Problem to work on
Here the job is to print only the lines from the one containing "stay (harley x joker) ♥ by the_quenn_901" to the end of the entries, both included, exactly as they stand, with pictures excluded.

Dataset records
##########

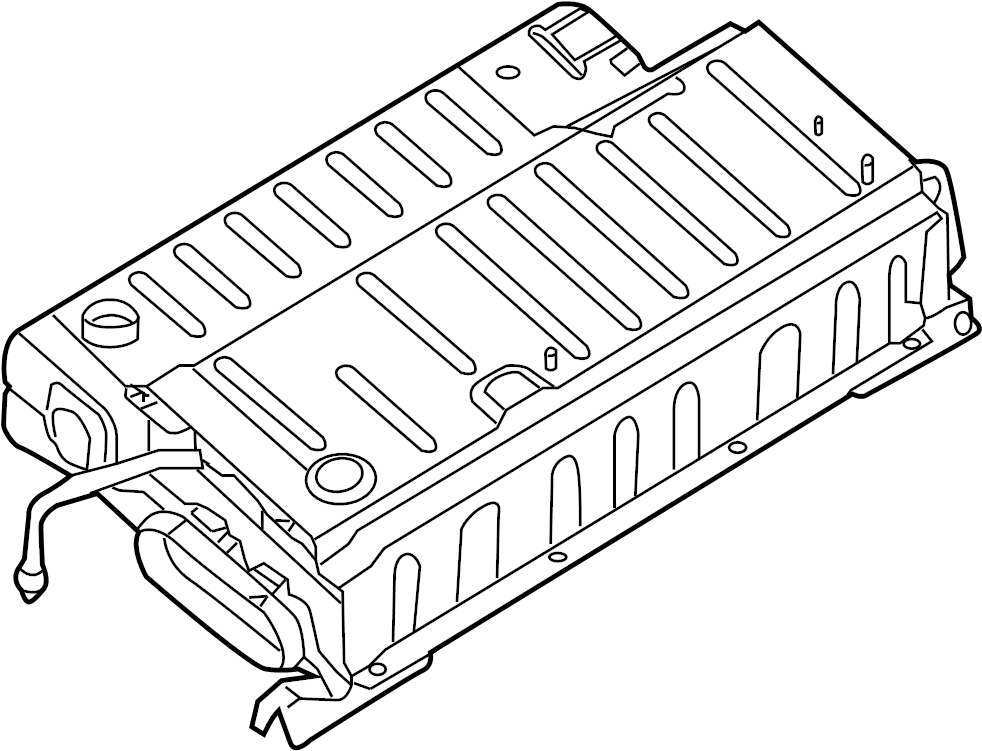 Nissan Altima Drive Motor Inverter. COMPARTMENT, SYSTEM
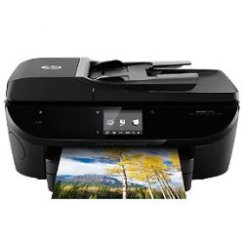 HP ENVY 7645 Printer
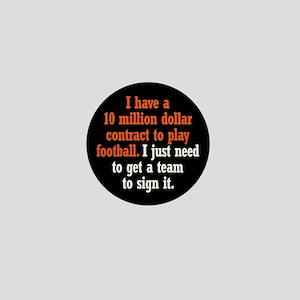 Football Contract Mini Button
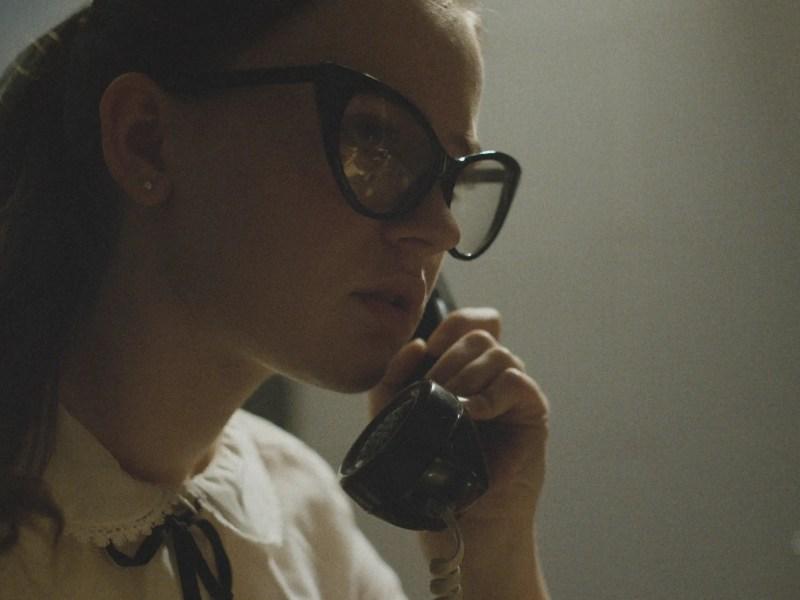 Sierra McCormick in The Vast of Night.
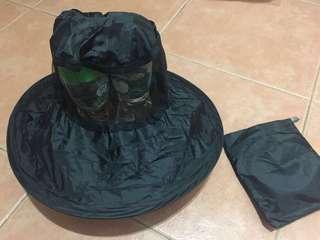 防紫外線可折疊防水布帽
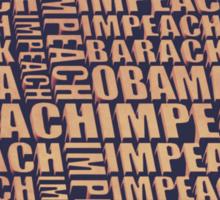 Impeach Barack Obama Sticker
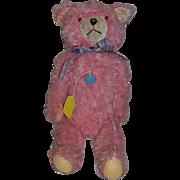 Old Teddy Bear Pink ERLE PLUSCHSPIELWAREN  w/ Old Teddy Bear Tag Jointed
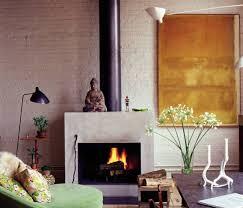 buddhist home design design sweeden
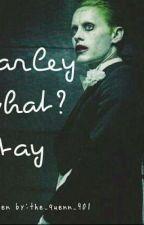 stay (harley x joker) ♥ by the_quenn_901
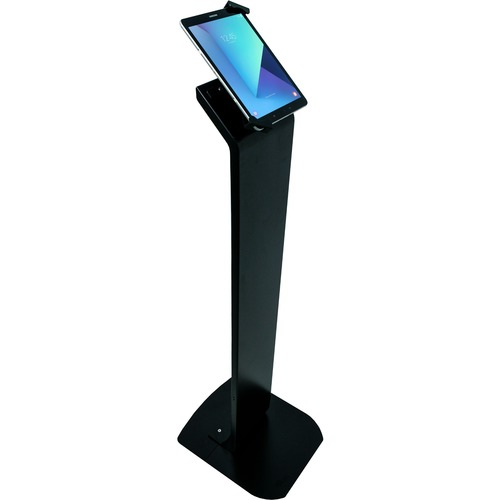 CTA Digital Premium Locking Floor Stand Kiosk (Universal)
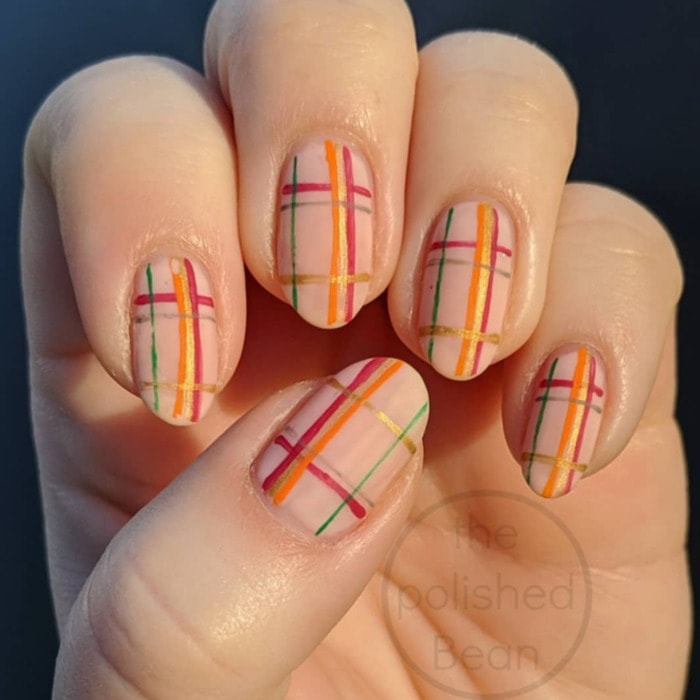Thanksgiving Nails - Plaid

##########

The completed task
 stay (harley x joker) ♥ by the_quenn_901
 CTA Digital Premium Locking Floor Stand Kiosk (Universal)
Thanksgiving Nails - Plaid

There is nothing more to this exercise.